---------- DATASET EXCERPTS ----------

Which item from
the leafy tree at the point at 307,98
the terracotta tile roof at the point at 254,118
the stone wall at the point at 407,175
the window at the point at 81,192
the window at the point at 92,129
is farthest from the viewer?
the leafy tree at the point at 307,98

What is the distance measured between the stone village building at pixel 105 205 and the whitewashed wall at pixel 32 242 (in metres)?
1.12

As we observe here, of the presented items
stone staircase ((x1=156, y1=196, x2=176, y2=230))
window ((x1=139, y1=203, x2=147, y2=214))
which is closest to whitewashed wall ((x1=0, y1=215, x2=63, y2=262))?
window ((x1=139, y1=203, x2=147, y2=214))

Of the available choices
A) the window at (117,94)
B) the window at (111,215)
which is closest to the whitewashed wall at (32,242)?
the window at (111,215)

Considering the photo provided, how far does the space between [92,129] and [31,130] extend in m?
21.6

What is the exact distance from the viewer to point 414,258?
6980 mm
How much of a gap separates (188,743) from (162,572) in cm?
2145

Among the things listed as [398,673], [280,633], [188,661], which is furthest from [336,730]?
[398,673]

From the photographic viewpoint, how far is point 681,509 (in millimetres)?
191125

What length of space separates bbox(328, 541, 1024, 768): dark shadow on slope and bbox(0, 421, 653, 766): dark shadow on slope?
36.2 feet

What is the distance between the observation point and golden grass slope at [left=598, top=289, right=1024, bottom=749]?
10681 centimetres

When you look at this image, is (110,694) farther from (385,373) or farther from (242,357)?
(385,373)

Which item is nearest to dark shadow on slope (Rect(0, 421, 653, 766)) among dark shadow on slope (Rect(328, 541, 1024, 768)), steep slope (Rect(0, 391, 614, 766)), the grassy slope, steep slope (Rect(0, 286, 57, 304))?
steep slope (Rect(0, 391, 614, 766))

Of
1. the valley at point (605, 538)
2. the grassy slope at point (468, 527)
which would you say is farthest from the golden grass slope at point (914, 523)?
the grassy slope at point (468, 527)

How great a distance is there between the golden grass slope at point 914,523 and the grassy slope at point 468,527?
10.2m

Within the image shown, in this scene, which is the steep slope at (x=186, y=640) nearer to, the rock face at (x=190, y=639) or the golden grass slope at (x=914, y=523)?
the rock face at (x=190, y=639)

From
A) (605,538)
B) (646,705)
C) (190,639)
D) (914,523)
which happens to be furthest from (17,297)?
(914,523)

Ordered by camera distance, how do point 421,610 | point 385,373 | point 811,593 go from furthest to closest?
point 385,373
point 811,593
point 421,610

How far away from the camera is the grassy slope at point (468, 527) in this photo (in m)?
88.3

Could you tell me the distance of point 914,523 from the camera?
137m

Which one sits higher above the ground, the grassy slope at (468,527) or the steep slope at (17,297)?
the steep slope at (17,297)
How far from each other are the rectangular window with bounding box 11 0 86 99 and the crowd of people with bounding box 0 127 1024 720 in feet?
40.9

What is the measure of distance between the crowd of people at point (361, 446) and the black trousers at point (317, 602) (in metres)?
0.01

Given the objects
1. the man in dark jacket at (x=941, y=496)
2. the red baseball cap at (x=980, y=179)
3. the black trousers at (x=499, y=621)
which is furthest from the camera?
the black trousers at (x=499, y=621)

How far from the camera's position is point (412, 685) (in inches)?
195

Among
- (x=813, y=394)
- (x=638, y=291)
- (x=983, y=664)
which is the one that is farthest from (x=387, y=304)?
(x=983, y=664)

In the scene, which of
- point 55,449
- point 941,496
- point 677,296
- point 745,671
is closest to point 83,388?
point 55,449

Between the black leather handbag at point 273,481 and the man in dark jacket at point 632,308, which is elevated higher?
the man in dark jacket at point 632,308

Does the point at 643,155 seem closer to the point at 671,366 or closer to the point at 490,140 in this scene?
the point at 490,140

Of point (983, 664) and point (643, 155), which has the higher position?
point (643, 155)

----------

» **WHAT IS NEEDED**
Write out the records again, switching every "whitewashed wall" to "plastered wall" and keeping everything else the same.

» **ANSWER IN FULL**
Which item from
the leafy tree at the point at 307,98
the terracotta tile roof at the point at 254,118
the stone wall at the point at 407,175
the window at the point at 81,192
the window at the point at 92,129
is farthest from the viewer?
the leafy tree at the point at 307,98

What is the distance measured between the stone village building at pixel 105 205 and the plastered wall at pixel 32 242 (in metres)?
1.12

As we observe here, of the presented items
stone staircase ((x1=156, y1=196, x2=176, y2=230))
window ((x1=139, y1=203, x2=147, y2=214))
which is closest to plastered wall ((x1=0, y1=215, x2=63, y2=262))?
window ((x1=139, y1=203, x2=147, y2=214))

Of the available choices
A) the window at (117,94)
B) the window at (111,215)
which is closest to the plastered wall at (32,242)?
the window at (111,215)

Considering the photo provided, how far does the space between [92,129] and [31,130] extend in m?
21.6

What is the exact distance from the viewer to point 414,258?
6980 mm
How much of a gap separates (188,743) from (162,572) in cm?
2145

Among the things listed as [398,673], [280,633], [188,661], which is furthest from [336,730]?
[398,673]

From the photographic viewpoint, how far is point 681,509 (in millimetres)?
191125

What length of space separates bbox(328, 541, 1024, 768): dark shadow on slope and bbox(0, 421, 653, 766): dark shadow on slope?
36.2 feet

What is the distance between the observation point and golden grass slope at [left=598, top=289, right=1024, bottom=749]?
10681 centimetres

When you look at this image, is (110,694) farther from (385,373) or farther from (242,357)?
(385,373)

Which item is nearest to dark shadow on slope (Rect(0, 421, 653, 766)) among dark shadow on slope (Rect(328, 541, 1024, 768)), steep slope (Rect(0, 391, 614, 766)), the grassy slope, steep slope (Rect(0, 286, 57, 304))?
steep slope (Rect(0, 391, 614, 766))

Of
1. the valley at point (605, 538)
2. the grassy slope at point (468, 527)
which would you say is farthest from the golden grass slope at point (914, 523)?
the grassy slope at point (468, 527)

How great a distance is there between the golden grass slope at point 914,523 and the grassy slope at point 468,527?
10.2m

Within the image shown, in this scene, which is the steep slope at (x=186, y=640) nearer to, the rock face at (x=190, y=639) or the golden grass slope at (x=914, y=523)?
the rock face at (x=190, y=639)

From
A) (605,538)
B) (646,705)
C) (190,639)
D) (914,523)
which happens to be furthest from (17,297)?
(914,523)

Ordered by camera distance, how do point 421,610 | point 385,373 | point 811,593 go from furthest to closest?
point 385,373
point 811,593
point 421,610

How far away from the camera is the grassy slope at point (468, 527) in this photo (in m)?
88.3

Could you tell me the distance of point 914,523 from the camera?
137m

Which one sits higher above the ground, the grassy slope at (468,527) or the steep slope at (17,297)?
the steep slope at (17,297)
How far from each other are the rectangular window with bounding box 11 0 86 99 and the crowd of people with bounding box 0 127 1024 720 in feet?
40.9

What is the measure of distance between the crowd of people at point (361, 446) and the black trousers at point (317, 602) (in metres)?
0.01

Given the objects
1. the man in dark jacket at (x=941, y=496)
2. the red baseball cap at (x=980, y=179)
3. the black trousers at (x=499, y=621)
which is furthest from the camera?
the black trousers at (x=499, y=621)

How far from the camera's position is point (412, 685) (in inches)?
195

Among
- (x=813, y=394)
- (x=638, y=291)
- (x=983, y=664)
which is the one that is farthest from (x=387, y=304)?
(x=983, y=664)

In the scene, which of
- point 55,449
- point 941,496
- point 677,296
- point 745,671
is closest to point 83,388?
point 55,449

Between the black leather handbag at point 273,481 and the man in dark jacket at point 632,308, which is elevated higher?
the man in dark jacket at point 632,308

Does the point at 643,155 seem closer to the point at 671,366 or closer to the point at 490,140 in this scene?
the point at 490,140

Of point (983, 664) and point (643, 155), which has the higher position?
point (643, 155)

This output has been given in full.